Another useful tool in Databricks is MlFlow. MlFlow allows you to easily run, log and analyze experiments. For this demonstration we will work with the first model object we defined earlier in our notebook. Let’s pip install Mlflow at the top of our notebook:

%pip install -U mlflow

and import Mlflow:

import mlflow

Let’s proceed by setting an experiment name:

mlflow.set_experiment(
f"/Users/[email protected]/churn_model"
)

One thing we can log is the Catboost feature importance which will allow us to analyze which features are important for predicting churn:

feature_importance = pd.DataFrame(
{"variable": model.feature_names_, "importance": model.feature_importances_}
)
feature_importance.to_csv("/feature_importance.csv")

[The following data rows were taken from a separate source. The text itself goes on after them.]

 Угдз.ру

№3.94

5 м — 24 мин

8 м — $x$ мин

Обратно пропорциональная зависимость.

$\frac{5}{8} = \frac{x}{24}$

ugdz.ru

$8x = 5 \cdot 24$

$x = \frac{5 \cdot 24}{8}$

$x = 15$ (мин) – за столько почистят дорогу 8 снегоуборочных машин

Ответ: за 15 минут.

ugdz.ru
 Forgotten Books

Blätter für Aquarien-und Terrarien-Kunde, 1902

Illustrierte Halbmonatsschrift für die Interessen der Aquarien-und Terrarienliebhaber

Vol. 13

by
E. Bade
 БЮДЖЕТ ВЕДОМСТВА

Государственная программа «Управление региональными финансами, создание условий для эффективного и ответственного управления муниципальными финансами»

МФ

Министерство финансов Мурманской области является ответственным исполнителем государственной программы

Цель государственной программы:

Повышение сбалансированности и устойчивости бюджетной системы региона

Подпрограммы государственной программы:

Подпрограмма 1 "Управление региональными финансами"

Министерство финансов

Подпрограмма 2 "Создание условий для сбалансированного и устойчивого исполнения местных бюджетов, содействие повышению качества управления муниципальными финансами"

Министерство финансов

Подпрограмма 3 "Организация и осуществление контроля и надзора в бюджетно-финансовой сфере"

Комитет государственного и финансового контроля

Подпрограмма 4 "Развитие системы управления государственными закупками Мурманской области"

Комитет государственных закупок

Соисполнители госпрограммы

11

We can then log our Catboost model using the log_model method:

with mlflow.start_run(run_name=f"churn_model"):
mlflow.sklearn.log_model(model, "Catboost Model")

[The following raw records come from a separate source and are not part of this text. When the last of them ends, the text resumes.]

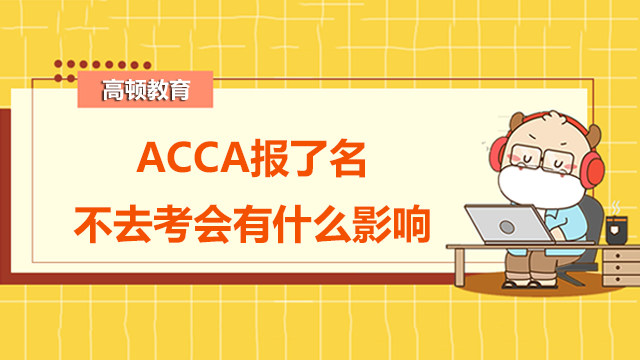 高顿教育

ACCA报了名
不去考会有什么影响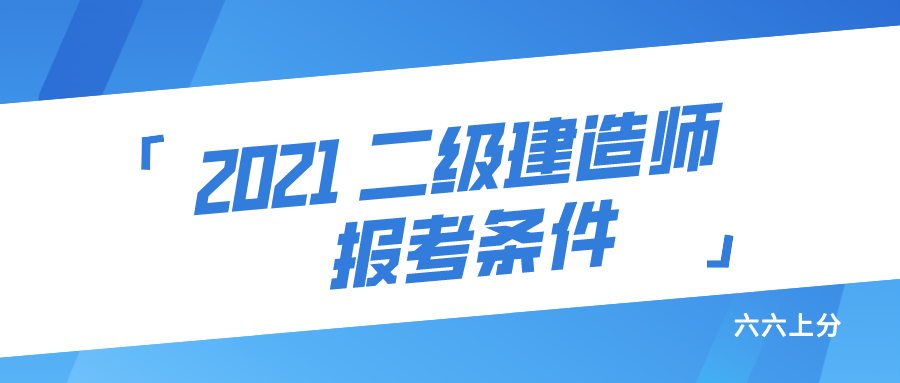 「 2021 二级建造师
报考条件 」

六六上分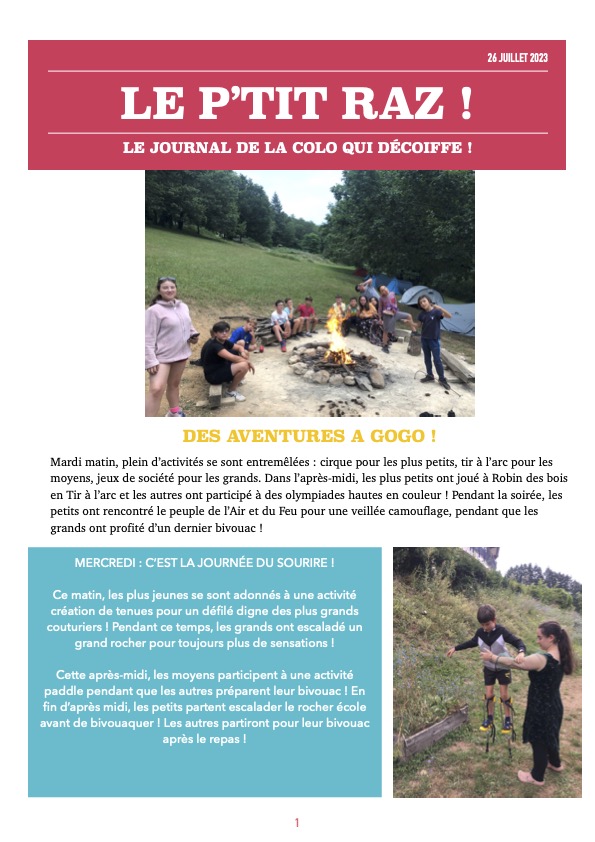 26 JUILLET 2023

LE P'TIT RAZ !

LE JOURNAL DE LA COLO QUI DÉCOIFFE !

DES AVENTURES A GOGO !

Mardi matin, plein d'activités se sont entremêlées : cirque pour les plus petits, tir à l'arc pour les moyens, jeux de société pour les grands. Dans l'après-midi, les plus petits ont joué à Robin des bois en Tir à l'arc et les autres ont participé à des olympiades hautes en couleur ! Pendant la soirée, les petits ont rencontré le peuple de l'Air et du Feu pour une veillée camouflage, pendant que les grands ont profité d'un dernier bivouac !

MERCREDI : C'EST LA JOURNÉE DU SOURIRE !

Ce matin, les plus jeunes se sont adonnés à une activité création de tenues pour un défilé digne des plus grands couturiers ! Pendant ce temps, les grands ont escaladé un grand rocher pour toujours plus de sensations !

Cette après-midi, les moyens participent à une activité paddle pendant que les autres préparent leur bivouac ! En fin d'après midi, les petits partent escalader le rocher école avant de bivouaquer ! Les autres partiront pour leur bivouac après le repas !

1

We get a notification stating “Logged 1 run to an experiment in Mlflow”:

Screenshot Taken by Author

We can click on the run and see the following:

This is where we can see metrics like model performance and model artifacts such as feature importance. Both of these we will show how to log in Mlflow shortly.

We can also click on the experiment:

This is where we see each run associated with the experiment. This is useful for keeping track of experiments such as modifying Catboost parameters, training data, engineered features etc.

Finally, let’s log feature importance as an artifact, accuracy score and precision score as metrics, and the list of categorical inputs as a parameter:

with mlflow.start_run(run_name=f"churn_model"):
mlflow.sklearn.log_model(model, "Catboost Model")
mlflow.log_artifact("/feature_importance.csv")
mlflow.log_metric("Precison", precision)    
mlflow.log_metric("Accuracy", accuracy)       
mlflow.log_param("Categories", cats)

If we click on the run we see we logged feature importance, accuracy score and precision score, and categorical inputs:

The code in the Databricks notebook has been ported to a ipython file and is available in GitHub.

Conclusion

In this post, we discussed how to get started with Databricks. First, we saw how to add upload data to the DBFS. We then created a notebook and showed how to access the uploaded file in the notebook. We then proceed to discuss tools available in Databricks that help data scientists and researchers scale data science solutions. First, we saw how to convert spark dataframes to Koalas dataframe, which are a faster alternative to Pandas. We then saw how to apply customer functions to spark data frames using Pandas UDF. This is very useful for heavy computational tasks that need to be performed on large dataframes. Finally, we saw how to log metrics, parameters, and artifacts associated with modeling experiments. Having familiarity with these tools is important for anyone working in the data science, machine learning, and machine learning engineering spaces.